- **Directive**: Copy all of the rows below word for word, without changing a single character.

- **Recorded information**:
# # # #
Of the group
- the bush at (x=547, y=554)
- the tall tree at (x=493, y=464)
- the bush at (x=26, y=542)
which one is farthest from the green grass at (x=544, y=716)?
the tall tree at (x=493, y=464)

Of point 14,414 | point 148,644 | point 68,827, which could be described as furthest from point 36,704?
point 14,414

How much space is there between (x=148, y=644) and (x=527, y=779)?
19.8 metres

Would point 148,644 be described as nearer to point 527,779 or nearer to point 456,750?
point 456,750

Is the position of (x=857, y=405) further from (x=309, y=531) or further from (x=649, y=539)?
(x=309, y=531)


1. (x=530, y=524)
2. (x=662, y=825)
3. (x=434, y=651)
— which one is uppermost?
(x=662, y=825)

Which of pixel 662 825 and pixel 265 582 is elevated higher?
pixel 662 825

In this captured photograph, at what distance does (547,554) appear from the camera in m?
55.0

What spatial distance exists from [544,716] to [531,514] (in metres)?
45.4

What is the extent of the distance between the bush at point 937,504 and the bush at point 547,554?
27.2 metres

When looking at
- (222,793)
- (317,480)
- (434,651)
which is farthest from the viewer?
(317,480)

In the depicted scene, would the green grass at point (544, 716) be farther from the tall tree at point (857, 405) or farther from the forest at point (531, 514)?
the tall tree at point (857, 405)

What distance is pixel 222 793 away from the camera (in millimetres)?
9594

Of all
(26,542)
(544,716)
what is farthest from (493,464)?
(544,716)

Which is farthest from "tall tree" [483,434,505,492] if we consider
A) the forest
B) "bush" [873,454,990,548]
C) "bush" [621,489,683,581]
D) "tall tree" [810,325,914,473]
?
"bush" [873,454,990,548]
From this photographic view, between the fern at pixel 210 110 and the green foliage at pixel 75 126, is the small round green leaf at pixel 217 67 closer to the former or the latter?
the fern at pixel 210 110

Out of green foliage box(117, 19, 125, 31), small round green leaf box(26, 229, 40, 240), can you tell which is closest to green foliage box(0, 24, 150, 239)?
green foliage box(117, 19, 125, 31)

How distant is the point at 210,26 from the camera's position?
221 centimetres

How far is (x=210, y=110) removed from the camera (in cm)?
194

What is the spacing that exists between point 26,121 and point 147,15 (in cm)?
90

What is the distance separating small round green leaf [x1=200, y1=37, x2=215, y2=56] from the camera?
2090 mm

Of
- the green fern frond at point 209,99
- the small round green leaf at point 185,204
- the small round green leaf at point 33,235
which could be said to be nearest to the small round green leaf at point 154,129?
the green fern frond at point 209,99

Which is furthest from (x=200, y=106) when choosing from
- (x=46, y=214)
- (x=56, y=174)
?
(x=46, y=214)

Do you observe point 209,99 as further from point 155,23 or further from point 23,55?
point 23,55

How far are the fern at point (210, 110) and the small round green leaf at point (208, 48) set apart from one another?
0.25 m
# # # #
- **Answer to this task**:
Of the group
- the bush at (x=547, y=554)
- the tall tree at (x=493, y=464)
- the bush at (x=26, y=542)
which one is farthest from the green grass at (x=544, y=716)?
the tall tree at (x=493, y=464)

Of point 14,414 | point 148,644 | point 68,827, which could be described as furthest from point 36,704?
point 14,414

How much space is there between (x=148, y=644) and (x=527, y=779)?
19.8 metres

Would point 148,644 be described as nearer to point 527,779 or nearer to point 456,750?
point 456,750

Is the position of (x=857, y=405) further from (x=309, y=531) or further from (x=649, y=539)?
(x=309, y=531)


1. (x=530, y=524)
2. (x=662, y=825)
3. (x=434, y=651)
— which one is uppermost?
(x=662, y=825)

Which of pixel 662 825 and pixel 265 582 is elevated higher?
pixel 662 825

In this captured photograph, at what distance does (547,554) appear from the camera in m?
55.0

What spatial distance exists from [544,716] to [531,514] (in metres)?
45.4

What is the extent of the distance between the bush at point 937,504 and the bush at point 547,554?
27.2 metres

When looking at
- (222,793)
- (317,480)
- (434,651)
which is farthest from the viewer?
(317,480)

In the depicted scene, would the green grass at point (544, 716) be farther from the tall tree at point (857, 405) or farther from the forest at point (531, 514)?
the tall tree at point (857, 405)

What distance is pixel 222 793 away from the camera (in millimetres)?
9594

Of all
(26,542)
(544,716)
what is farthest from (493,464)?
(544,716)

Which is farthest from "tall tree" [483,434,505,492] if we consider
A) the forest
B) "bush" [873,454,990,548]
C) "bush" [621,489,683,581]
D) "tall tree" [810,325,914,473]
?
"bush" [873,454,990,548]
From this photographic view, between the fern at pixel 210 110 and the green foliage at pixel 75 126, is the small round green leaf at pixel 217 67 closer to the former or the latter?
the fern at pixel 210 110

Out of green foliage box(117, 19, 125, 31), small round green leaf box(26, 229, 40, 240), can you tell which is closest to green foliage box(0, 24, 150, 239)?
green foliage box(117, 19, 125, 31)

How distant is the point at 210,26 from the camera's position?
221 centimetres

How far is (x=210, y=110) removed from the camera (in cm)?
194

What is the spacing that exists between point 26,121 and point 147,15 (in cm)?
90

What is the distance separating small round green leaf [x1=200, y1=37, x2=215, y2=56] from the camera?
2090 mm

Of
- the green fern frond at point 209,99
- the small round green leaf at point 185,204
- the small round green leaf at point 33,235
which could be said to be nearest to the small round green leaf at point 154,129?
the green fern frond at point 209,99

Which is furthest from (x=200, y=106) when choosing from
- (x=46, y=214)
- (x=56, y=174)
?
(x=46, y=214)

Do you observe point 209,99 as further from point 155,23 or further from point 23,55?
point 23,55

How far are the fern at point (210, 110) and the small round green leaf at point (208, 48) set apart from one another?
0.25 m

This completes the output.